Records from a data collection
_ _ _
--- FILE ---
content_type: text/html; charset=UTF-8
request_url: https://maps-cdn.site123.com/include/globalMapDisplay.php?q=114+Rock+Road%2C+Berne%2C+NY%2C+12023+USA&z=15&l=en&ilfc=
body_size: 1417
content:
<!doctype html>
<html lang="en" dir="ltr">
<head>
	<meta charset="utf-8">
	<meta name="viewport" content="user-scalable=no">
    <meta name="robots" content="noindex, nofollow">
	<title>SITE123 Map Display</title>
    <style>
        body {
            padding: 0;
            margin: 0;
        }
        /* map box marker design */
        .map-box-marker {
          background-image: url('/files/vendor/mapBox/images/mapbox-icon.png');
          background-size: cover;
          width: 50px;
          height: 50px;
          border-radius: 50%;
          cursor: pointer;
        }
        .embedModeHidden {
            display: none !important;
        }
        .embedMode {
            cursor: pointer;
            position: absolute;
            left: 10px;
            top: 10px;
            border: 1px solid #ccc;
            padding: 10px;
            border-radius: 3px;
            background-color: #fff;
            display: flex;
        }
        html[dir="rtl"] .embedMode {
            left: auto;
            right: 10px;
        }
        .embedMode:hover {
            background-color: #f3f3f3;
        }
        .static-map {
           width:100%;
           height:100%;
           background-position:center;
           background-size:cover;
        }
_ _ _
WORK TO BE COMPLETED - Retype the data exactly as given.

RESULT BELOW -
--- FILE ---
content_type: text/html; charset=UTF-8
request_url: https://maps-cdn.site123.com/include/globalMapDisplay.php?q=114+Rock+Road%2C+Berne%2C+NY%2C+12023+USA&z=15&l=en&ilfc=
body_size: 1417
content:
<!doctype html>
<html lang="en" dir="ltr">
<head>
	<meta charset="utf-8">
	<meta name="viewport" content="user-scalable=no">
    <meta name="robots" content="noindex, nofollow">
	<title>SITE123 Map Display</title>
    <style>
        body {
            padding: 0;
            margin: 0;
        }
        /* map box marker design */
        .map-box-marker {
          background-image: url('/files/vendor/mapBox/images/mapbox-icon.png');
          background-size: cover;
          width: 50px;
          height: 50px;
          border-radius: 50%;
          cursor: pointer;
        }
        .embedModeHidden {
            display: none !important;
        }
        .embedMode {
            cursor: pointer;
            position: absolute;
            left: 10px;
            top: 10px;
            border: 1px solid #ccc;
            padding: 10px;
            border-radius: 3px;
            background-color: #fff;
            display: flex;
        }
        html[dir="rtl"] .embedMode {
            left: auto;
            right: 10px;
        }
        .embedMode:hover {
            background-color: #f3f3f3;
        }
        .static-map {
           width:100%;
           height:100%;
           background-position:center;
           background-size:cover;
        }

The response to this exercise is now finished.